- Task details
Turn the lines of the records below into a numbered list, omitting any blank lines.

- Records provided
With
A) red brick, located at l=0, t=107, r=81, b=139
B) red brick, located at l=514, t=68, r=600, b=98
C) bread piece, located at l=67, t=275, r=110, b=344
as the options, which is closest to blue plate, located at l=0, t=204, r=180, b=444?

- Answer for this exercise
1. With
2. A) red brick, located at l=0, t=107, r=81, b=139
3. B) red brick, located at l=514, t=68, r=600, b=98
4. C) bread piece, located at l=67, t=275, r=110, b=344
5. as the options, which is closest to blue plate, located at l=0, t=204, r=180, b=444?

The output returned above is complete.